Without the structure, this might as well be 4 single byte values or one int value (244581993) - it all depends on the expected structure. There are some things that hint at the size, but these are never a guaranteed indicator. For example, the following byte stream:

0x01 0x80 0x00 0x00 0x80

could hint at an int followed by a char/byte, due to the zero bytes being the higher bits of a small number represented by the int. But it might as well be a bool followed by an int. You literally cannot tell just by looking at the bytes alone without context, which makes reverse engineering not a simple task.

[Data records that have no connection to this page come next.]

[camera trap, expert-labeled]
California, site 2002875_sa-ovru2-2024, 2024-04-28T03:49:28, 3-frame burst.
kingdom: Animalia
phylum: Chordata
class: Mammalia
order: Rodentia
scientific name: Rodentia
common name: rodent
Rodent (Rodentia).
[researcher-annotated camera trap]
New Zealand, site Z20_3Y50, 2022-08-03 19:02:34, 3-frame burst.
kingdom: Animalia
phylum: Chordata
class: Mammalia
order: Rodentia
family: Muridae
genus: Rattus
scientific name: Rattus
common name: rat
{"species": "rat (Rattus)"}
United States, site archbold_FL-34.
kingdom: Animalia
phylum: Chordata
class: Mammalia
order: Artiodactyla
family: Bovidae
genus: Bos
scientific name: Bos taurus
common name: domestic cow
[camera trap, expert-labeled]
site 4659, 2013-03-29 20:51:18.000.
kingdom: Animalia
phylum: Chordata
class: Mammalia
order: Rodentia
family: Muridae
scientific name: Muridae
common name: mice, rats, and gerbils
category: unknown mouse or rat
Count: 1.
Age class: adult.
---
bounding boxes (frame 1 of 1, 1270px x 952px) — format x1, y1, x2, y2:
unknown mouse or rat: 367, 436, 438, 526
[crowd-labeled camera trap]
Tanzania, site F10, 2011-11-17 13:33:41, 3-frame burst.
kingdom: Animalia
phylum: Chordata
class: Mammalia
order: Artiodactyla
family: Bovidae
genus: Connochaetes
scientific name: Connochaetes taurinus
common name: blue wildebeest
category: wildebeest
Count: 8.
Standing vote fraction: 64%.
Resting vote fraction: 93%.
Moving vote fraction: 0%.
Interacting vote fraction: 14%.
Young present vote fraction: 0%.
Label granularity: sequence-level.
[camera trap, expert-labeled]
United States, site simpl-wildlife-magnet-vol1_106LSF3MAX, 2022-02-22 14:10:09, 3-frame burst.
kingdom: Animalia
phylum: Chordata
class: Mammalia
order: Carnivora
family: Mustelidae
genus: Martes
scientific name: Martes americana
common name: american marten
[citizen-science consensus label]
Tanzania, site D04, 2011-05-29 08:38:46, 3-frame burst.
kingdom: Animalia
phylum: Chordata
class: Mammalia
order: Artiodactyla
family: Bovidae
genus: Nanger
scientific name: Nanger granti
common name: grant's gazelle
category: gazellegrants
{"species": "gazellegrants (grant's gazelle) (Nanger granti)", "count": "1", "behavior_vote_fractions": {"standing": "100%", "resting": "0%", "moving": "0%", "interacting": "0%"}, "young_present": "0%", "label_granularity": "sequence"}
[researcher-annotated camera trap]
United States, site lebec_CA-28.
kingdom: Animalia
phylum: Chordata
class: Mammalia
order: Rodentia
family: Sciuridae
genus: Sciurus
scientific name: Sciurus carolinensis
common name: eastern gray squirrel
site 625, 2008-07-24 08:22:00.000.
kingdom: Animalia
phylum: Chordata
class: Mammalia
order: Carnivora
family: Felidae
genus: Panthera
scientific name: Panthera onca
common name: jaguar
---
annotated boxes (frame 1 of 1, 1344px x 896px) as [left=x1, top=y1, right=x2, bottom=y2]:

Lets move on for now and look at a more complex “basic” type: a string. While in C, a string is just a series of bytes until a null-byte, it is something that is inherently variable in length. On the reading side, we’d prefer if we could know the length ahead of time. Thus, we’re nice and start with the length as a short, followed by each character, excluding the null byte. Because of the explicit length, there’s no need for a null-byte as a terminator. Thankfully, strings are one of the easier structures to figure out, as most tools display the ascii equivalents next to hex values. Ignoring the 0x04 byte for now, we can see the length as [0x08 0x00] - so 8 - followed by the text, now clearly visible: ‘Skrillax’.

There are even more of such structures, of course, but lets explore them another time.

Closing

With this, you should now be able to read and understand the protocol at a basic level. You can check the structure of known packets on the wiki[1][2][3], though they are for an old version of the game (v1.188). You can also take a look at skrillax-network which handles all the network related stuff for you, including serialization and deserialization. There’s even a mini client example that will print out all current notices if you want something you can try out yourself right now.